**SUPPLIED PASSAGE**
The photograph to the left (which has been cropped and can be clicked to view the full image) is one reason. I took it on 31st Street off Fifth Avenue looking north one oh-so-mysterioso night around midnight…an hour in town from Texas…a spring rain having swept through like drum brushes only moments before…still cool enough for some manhole steam, just warm enough to bring out a few optimistic short skirts and frilly dresses. God love those.
I’d like to think it captures some of the majestic monstrosity of Manhattan, which Kurt Vonnegut called Skyscraper National Park, but it’s really just an impulse shot taken in a moment of loneliness, like a lamb in a large country, as my minister father would’ve said.
Of course, everyone adores and worships New York — when we’re not hating it. But I’ve found in my wanderings that what makes a great world city, whether it’s Rome or Rio, Buenos Aires or Berlin, is often not the grandeur or the big picture stuff that gets written about and photographed endlessly; it’s the smaller, quiet things that we personally take away and make our own.
I remember once in Beijing, with literally millions of people all around, I chanced to see an old man leaned up against a wall. He grabbed a tiny frog from off the pavement — and Lord knows how that frog came to be there just then. He put it in his mouth and smiled at me. Then he opened his mouth and let the frog go. Everything else I saw there lives in the shadow of that one scene. The eye contact. The feel of that frog in my mouth. The puzzle of its being there.

**MATERIAL PROVIDED**
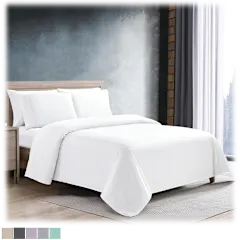 Kathy Ireland 6-Piece Coolmax Ultra Soft Sheet Set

**TASKS TO PERFORM**
A – According to the essay on New York, what name did Kurt Vonnegut give Manhattan?
B – Write out the part of the essay on New York starting with "The photograph to" and going on through "God love those.".
Leave the data out of this entirely.

**EXERCISE SOLUTIONS**
A – Skyscraper National Park.

B –
The photograph to the left (which has been cropped and can be clicked to view the full image) is one reason. I took it on 31st Street off Fifth Avenue looking north one oh-so-mysterioso night around midnight…an hour in town from Texas…a spring rain having swept through like drum brushes only moments before…still cool enough for some manhole steam, just warm enough to bring out a few optimistic short skirts and frilly dresses. God love those.